Thursday, July 14, 2016

Crock Pot Mac & Cheese Recipe


2 cups of elbow macaroni
4 tablespoons real butter
1 cup of milk (I use 1%, but you can also use 2% or whole)
1 can condensed cheddar soup
2 1/2 cups grated sharp cheddar cheese
1/2 cup sour cream (I use reduced fat, but you can use any kind you prefer)
1/2 teaspoon of pepper
1/2 teaspoon of salt (Optional - I don't use salt in mine)


Spray crock pot lightly with cooking oil.  If you use a crock pot liner, then just spray the liner.

Boil macaroni for 6 minutes and drain pasta.

Melt cheese and butter together.  This can either be done using a medium saucepan, or in the crock pot on the "high" heat setting.  It takes longer to melt it in the crock pot, so if you choose to do it this way, then start melting your cheese and butter a little earlier)

Mix other ingredients (milk, cheddar soup, sour cream, and pepper) in bowl.

Add cheese and butter to crock pot.  (If melting in saucepan)

Turn crock pot temperature to "low."

Add other mixed ingredients to crock pot.  (It's okay if cheese is not completely melted in crock pot at this point)

Stir cheese, butter, and other ingredients together.

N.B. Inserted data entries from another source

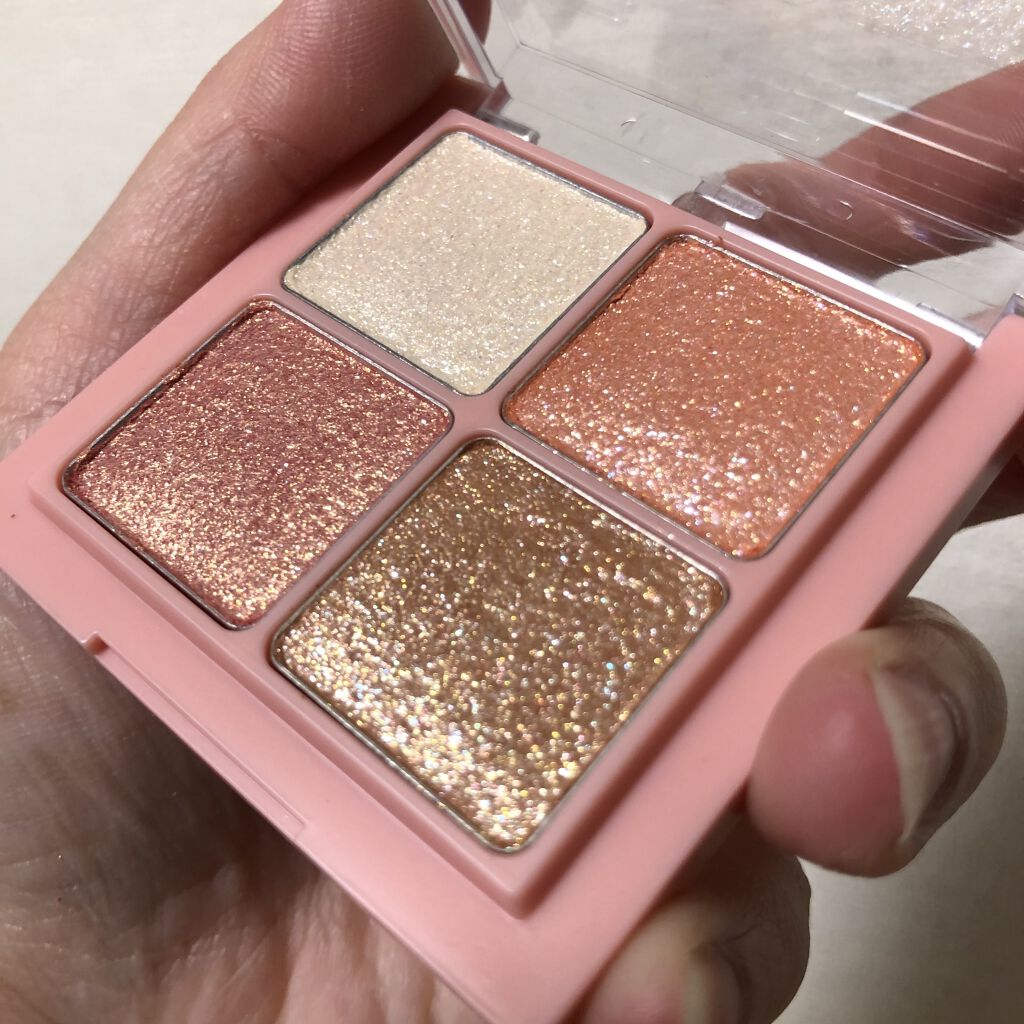 ネオンムーンベターザンアイズ  #04 Dry Evening Promise/rom&nd/アイシャドウパレットを使ったクチコミ（3枚目）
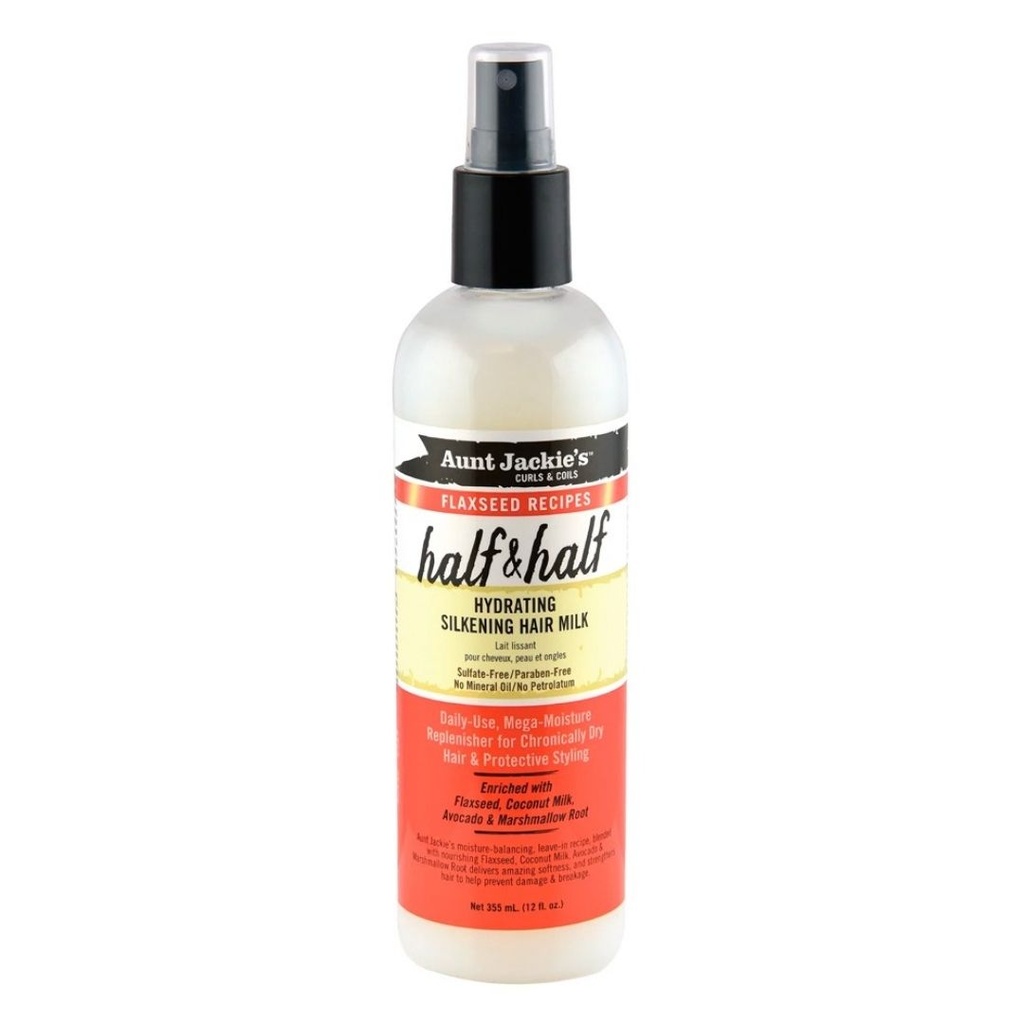 Aunt Jackie`s Half and Half Styling Milk 355ml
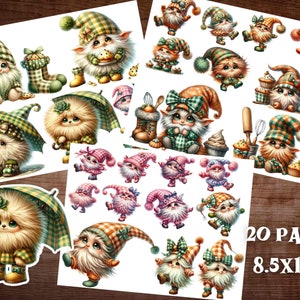Fantasy Gnomes Fussy Cuts Gnomes Junk Journal Supplies Scrapbook ...
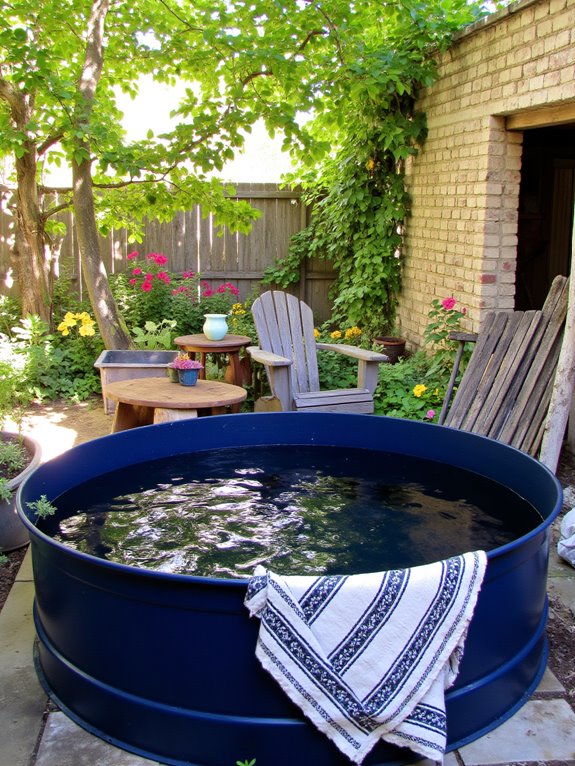 19 Trendy Plastic Stock Tank Pool Ideas For A Modern Twist creative stock tank transformations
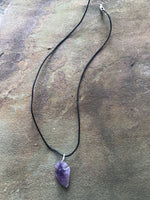 Amethyst Arrowheads Necklace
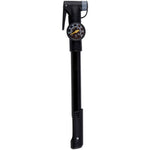 Dunlop MINI BICYCLE PUMP WITH MANOMETER 120 psi (8 bar) BLACK fekete pumpa GSP-434285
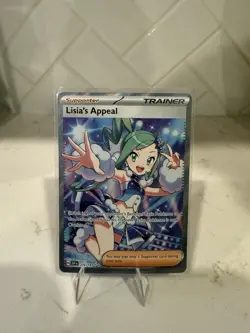 Pokemon TCG Lisia's Appeal Full Art Trainer Card 234/191 Surging Sparks - Image 1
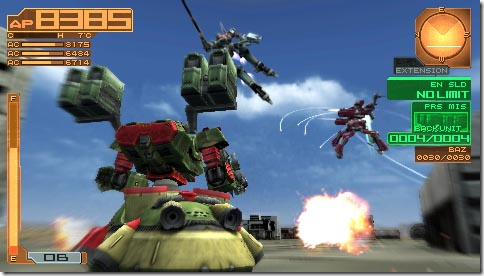 Armored Core 3 Portable review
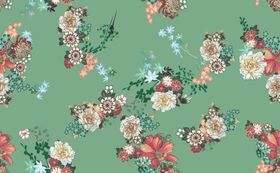 数码印花手绘手绘花花朵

Add the pasta and lightly stir again.

Cook on low for 1.5 hours, stirring frequently (approximately every 20 minutes).

Live with what you love.

(The picture used is not an actual picture of my mac & cheese.  The reason for this is that I decided last minute to share my recipe for National Mac & Cheese Day, but I do not have any pictures from past times of having made it.)